Edited to add: No idea what happened here. If you edited your question by accident or if there was a website glitch, that's a shame, because the original post is lost. If it's a Mamapedia technical problem, please report it to the moderators/administrators! If you did it on purpose to get rid of the question because you didn't like the responses, that's an even bigger shame because it says you don't mind wasting members' time! That's just annoying and it's going to hurt your credibility going forward. Please explain in the "So What Happened" section so we know!

My original answer to your original question about kids fighting and parents getting involved:

Lots of problems here.

1) Your husband chose to stare down the 10 year old instead of either ignoring her entirely or being Mr. Pleasant and saying, "Hi there Petunia! I see you and the other kids have some bike riding planned. Good day for it! Enjoy!" So he kind of set her off - as unreasonable as she may be, he's establishing the challenge and hoping she can read his body language. Really? She's a kid.

2) Your daughter's response to admittedly nasty spitting was to kick a 7 year old. Why is that okay? Because "he started it"??

----------------

Reproduce the forum reply about children fighting and parental involvement verbatim, from start to finish.

Data items

----------------

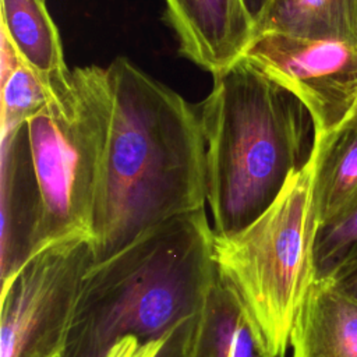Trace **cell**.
Returning <instances> with one entry per match:
<instances>
[{"instance_id": "cell-13", "label": "cell", "mask_w": 357, "mask_h": 357, "mask_svg": "<svg viewBox=\"0 0 357 357\" xmlns=\"http://www.w3.org/2000/svg\"><path fill=\"white\" fill-rule=\"evenodd\" d=\"M357 42V0H272L255 33Z\"/></svg>"}, {"instance_id": "cell-17", "label": "cell", "mask_w": 357, "mask_h": 357, "mask_svg": "<svg viewBox=\"0 0 357 357\" xmlns=\"http://www.w3.org/2000/svg\"><path fill=\"white\" fill-rule=\"evenodd\" d=\"M163 347V340L141 343L137 337L128 336L119 340L106 357H158Z\"/></svg>"}, {"instance_id": "cell-16", "label": "cell", "mask_w": 357, "mask_h": 357, "mask_svg": "<svg viewBox=\"0 0 357 357\" xmlns=\"http://www.w3.org/2000/svg\"><path fill=\"white\" fill-rule=\"evenodd\" d=\"M49 98V81L21 59L1 81V134L25 124L46 106Z\"/></svg>"}, {"instance_id": "cell-8", "label": "cell", "mask_w": 357, "mask_h": 357, "mask_svg": "<svg viewBox=\"0 0 357 357\" xmlns=\"http://www.w3.org/2000/svg\"><path fill=\"white\" fill-rule=\"evenodd\" d=\"M165 20L180 53L213 77L240 59L255 36L244 0H165Z\"/></svg>"}, {"instance_id": "cell-1", "label": "cell", "mask_w": 357, "mask_h": 357, "mask_svg": "<svg viewBox=\"0 0 357 357\" xmlns=\"http://www.w3.org/2000/svg\"><path fill=\"white\" fill-rule=\"evenodd\" d=\"M107 73L113 114L92 208L95 262L206 202L198 107L127 57L114 59Z\"/></svg>"}, {"instance_id": "cell-19", "label": "cell", "mask_w": 357, "mask_h": 357, "mask_svg": "<svg viewBox=\"0 0 357 357\" xmlns=\"http://www.w3.org/2000/svg\"><path fill=\"white\" fill-rule=\"evenodd\" d=\"M271 1L272 0H244V4L247 7L251 18L254 20L255 25L259 21V18L264 15V13L266 11Z\"/></svg>"}, {"instance_id": "cell-10", "label": "cell", "mask_w": 357, "mask_h": 357, "mask_svg": "<svg viewBox=\"0 0 357 357\" xmlns=\"http://www.w3.org/2000/svg\"><path fill=\"white\" fill-rule=\"evenodd\" d=\"M291 357H357V300L332 279H315L290 335Z\"/></svg>"}, {"instance_id": "cell-12", "label": "cell", "mask_w": 357, "mask_h": 357, "mask_svg": "<svg viewBox=\"0 0 357 357\" xmlns=\"http://www.w3.org/2000/svg\"><path fill=\"white\" fill-rule=\"evenodd\" d=\"M312 204L318 226L357 206V110L312 146Z\"/></svg>"}, {"instance_id": "cell-5", "label": "cell", "mask_w": 357, "mask_h": 357, "mask_svg": "<svg viewBox=\"0 0 357 357\" xmlns=\"http://www.w3.org/2000/svg\"><path fill=\"white\" fill-rule=\"evenodd\" d=\"M49 102L26 121L40 195L36 251L66 237H92L95 190L113 114L107 67L68 68L49 78Z\"/></svg>"}, {"instance_id": "cell-18", "label": "cell", "mask_w": 357, "mask_h": 357, "mask_svg": "<svg viewBox=\"0 0 357 357\" xmlns=\"http://www.w3.org/2000/svg\"><path fill=\"white\" fill-rule=\"evenodd\" d=\"M332 280H335L340 289H343L347 294L357 300V266L351 268L342 276Z\"/></svg>"}, {"instance_id": "cell-3", "label": "cell", "mask_w": 357, "mask_h": 357, "mask_svg": "<svg viewBox=\"0 0 357 357\" xmlns=\"http://www.w3.org/2000/svg\"><path fill=\"white\" fill-rule=\"evenodd\" d=\"M213 78L198 113L212 229L226 236L252 223L308 162L314 124L297 96L244 56Z\"/></svg>"}, {"instance_id": "cell-9", "label": "cell", "mask_w": 357, "mask_h": 357, "mask_svg": "<svg viewBox=\"0 0 357 357\" xmlns=\"http://www.w3.org/2000/svg\"><path fill=\"white\" fill-rule=\"evenodd\" d=\"M0 271L6 284L36 251L40 195L31 158L26 123L1 134Z\"/></svg>"}, {"instance_id": "cell-7", "label": "cell", "mask_w": 357, "mask_h": 357, "mask_svg": "<svg viewBox=\"0 0 357 357\" xmlns=\"http://www.w3.org/2000/svg\"><path fill=\"white\" fill-rule=\"evenodd\" d=\"M243 56L305 106L314 124V144L331 137L357 110L354 40L259 32Z\"/></svg>"}, {"instance_id": "cell-2", "label": "cell", "mask_w": 357, "mask_h": 357, "mask_svg": "<svg viewBox=\"0 0 357 357\" xmlns=\"http://www.w3.org/2000/svg\"><path fill=\"white\" fill-rule=\"evenodd\" d=\"M216 275L205 208L155 226L86 271L61 357H106L128 336L181 357Z\"/></svg>"}, {"instance_id": "cell-4", "label": "cell", "mask_w": 357, "mask_h": 357, "mask_svg": "<svg viewBox=\"0 0 357 357\" xmlns=\"http://www.w3.org/2000/svg\"><path fill=\"white\" fill-rule=\"evenodd\" d=\"M312 177L310 156L252 223L233 234L213 233L216 269L271 357H284L296 317L315 280Z\"/></svg>"}, {"instance_id": "cell-14", "label": "cell", "mask_w": 357, "mask_h": 357, "mask_svg": "<svg viewBox=\"0 0 357 357\" xmlns=\"http://www.w3.org/2000/svg\"><path fill=\"white\" fill-rule=\"evenodd\" d=\"M1 31L20 57L45 79L68 70L45 0H1Z\"/></svg>"}, {"instance_id": "cell-6", "label": "cell", "mask_w": 357, "mask_h": 357, "mask_svg": "<svg viewBox=\"0 0 357 357\" xmlns=\"http://www.w3.org/2000/svg\"><path fill=\"white\" fill-rule=\"evenodd\" d=\"M95 264L92 237L50 243L1 286V357H61L82 279Z\"/></svg>"}, {"instance_id": "cell-15", "label": "cell", "mask_w": 357, "mask_h": 357, "mask_svg": "<svg viewBox=\"0 0 357 357\" xmlns=\"http://www.w3.org/2000/svg\"><path fill=\"white\" fill-rule=\"evenodd\" d=\"M314 266L315 279H336L357 266V206L318 226Z\"/></svg>"}, {"instance_id": "cell-11", "label": "cell", "mask_w": 357, "mask_h": 357, "mask_svg": "<svg viewBox=\"0 0 357 357\" xmlns=\"http://www.w3.org/2000/svg\"><path fill=\"white\" fill-rule=\"evenodd\" d=\"M181 357H271L219 272Z\"/></svg>"}]
</instances>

----------------

RESULT OF THIS EXERCISE:
Edited to add: No idea what happened here. If you edited your question by accident or if there was a website glitch, that's a shame, because the original post is lost. If it's a Mamapedia technical problem, please report it to the moderators/administrators! If you did it on purpose to get rid of the question because you didn't like the responses, that's an even bigger shame because it says you don't mind wasting members' time! That's just annoying and it's going to hurt your credibility going forward. Please explain in the "So What Happened" section so we know!

My original answer to your original question about kids fighting and parents getting involved:

Lots of problems here.

1) Your husband chose to stare down the 10 year old instead of either ignoring her entirely or being Mr. Pleasant and saying, "Hi there Petunia! I see you and the other kids have some bike riding planned. Good day for it! Enjoy!" So he kind of set her off - as unreasonable as she may be, he's establishing the challenge and hoping she can read his body language. Really? She's a kid.

2) Your daughter's response to admittedly nasty spitting was to kick a 7 year old. Why is that okay? Because "he started it"??